III. En El examen asistimos a una lucha que es
el verdadero motor de la historia, como el de la obra en cuestión, trabajada en
unos diálogos de los más beckettianos: la lucha entre el lápiz versus el papel. El primero es la herramienta
del poder, unidimensional y fálico; el segundo es el campo del poder,
multidimensional y pasivo. El examen implica la puesta en actividad del trazo
unidimensional del lápiz sobre la pasividad del papel. Es la misma relación que
la de la víctima y el victimario, la del torturador y el torturado. Todo parece
indicar que el lápiz es quien gana la partida, el amo absoluto de la relación,
pero bien visto es todo lo contrario. El lápiz necesita el papel más de lo que
éste a él. El papel se deja impresionar por la dictadura del lápiz, pero nunca
se reduce a lo que en él puede escribirse. Todo papel, superficie de
inscripción de las letras de la historia, recibe del lápiz su sentido, pero su
capacidad de recibir es infinita y ningún lápiz la puede agotar. La escritura
unidimensional del trazo del lápiz es fagocitada por la tenaz vaciedad del
papel, por su pasividad. La víctima puede sufrir todas las atrocidades y
alteraciones imaginables hasta quitarle cualquier atisbo singular, incluso su
exterminio en masa le puede tornar extraña su más íntima experiencia como es la
muerte, pero lo que no puede quitársele es su capacidad de recibir, su pasividad. Como en el papel, esto le
pertenece de manera indefectible y excede continuamente a cualquier trazo que
los marque. La víctima y el papel, su pasividad, exceden al poder, lo vuelven impotente.
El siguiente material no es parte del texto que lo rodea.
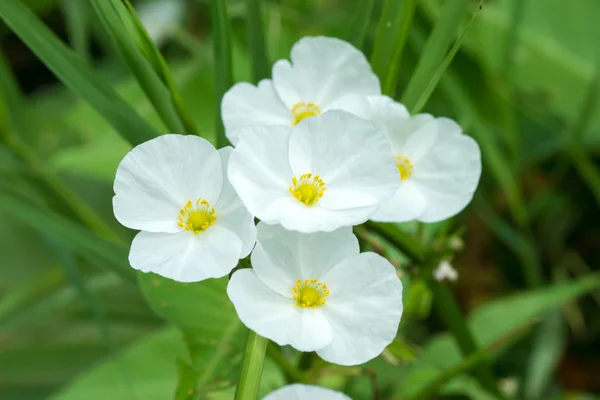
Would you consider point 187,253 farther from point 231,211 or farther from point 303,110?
point 303,110

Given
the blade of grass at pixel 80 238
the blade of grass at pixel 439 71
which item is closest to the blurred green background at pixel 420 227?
the blade of grass at pixel 80 238

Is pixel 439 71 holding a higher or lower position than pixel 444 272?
higher

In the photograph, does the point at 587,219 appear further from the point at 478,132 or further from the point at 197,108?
the point at 197,108

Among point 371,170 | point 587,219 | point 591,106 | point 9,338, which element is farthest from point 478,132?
point 9,338

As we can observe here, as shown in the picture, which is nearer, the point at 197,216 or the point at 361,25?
the point at 197,216

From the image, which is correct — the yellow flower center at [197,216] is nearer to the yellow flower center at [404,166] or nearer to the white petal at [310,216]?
the white petal at [310,216]

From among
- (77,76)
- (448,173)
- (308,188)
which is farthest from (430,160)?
(77,76)

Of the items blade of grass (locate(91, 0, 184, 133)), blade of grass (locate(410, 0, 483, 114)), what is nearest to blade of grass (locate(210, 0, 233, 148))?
blade of grass (locate(91, 0, 184, 133))

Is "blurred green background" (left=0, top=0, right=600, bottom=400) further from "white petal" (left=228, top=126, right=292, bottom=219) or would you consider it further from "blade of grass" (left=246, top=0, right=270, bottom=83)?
"white petal" (left=228, top=126, right=292, bottom=219)
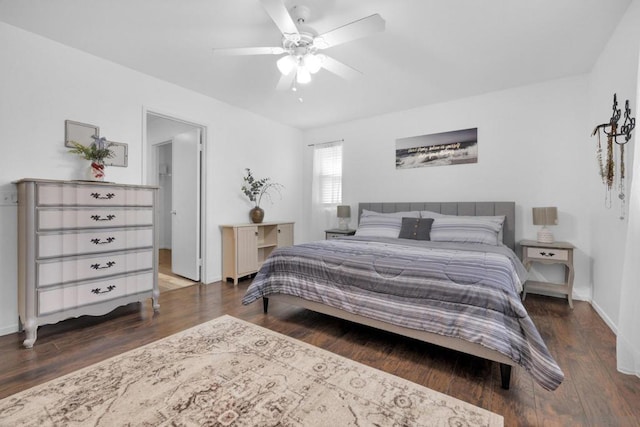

En último término, el Jefe, el Fiscal y Primo
son tan víctimas de la maquinaria teatral del poder como cualquiera de nosotros.
Pero el exterminio de la máquina que se “chupa” todo lo que entra en sus
engranajes, no deja de atragantarse con la misma pasividad de los personajes y
sus “papeles”, ahí mismo, donde está la materia del teatro. El examen, en la dirección de José Luis
Arce, logra de manera perfecta
colocarnos ahí, en la cosa teatral. Ningún otro lenguaje podría haberlo hecho.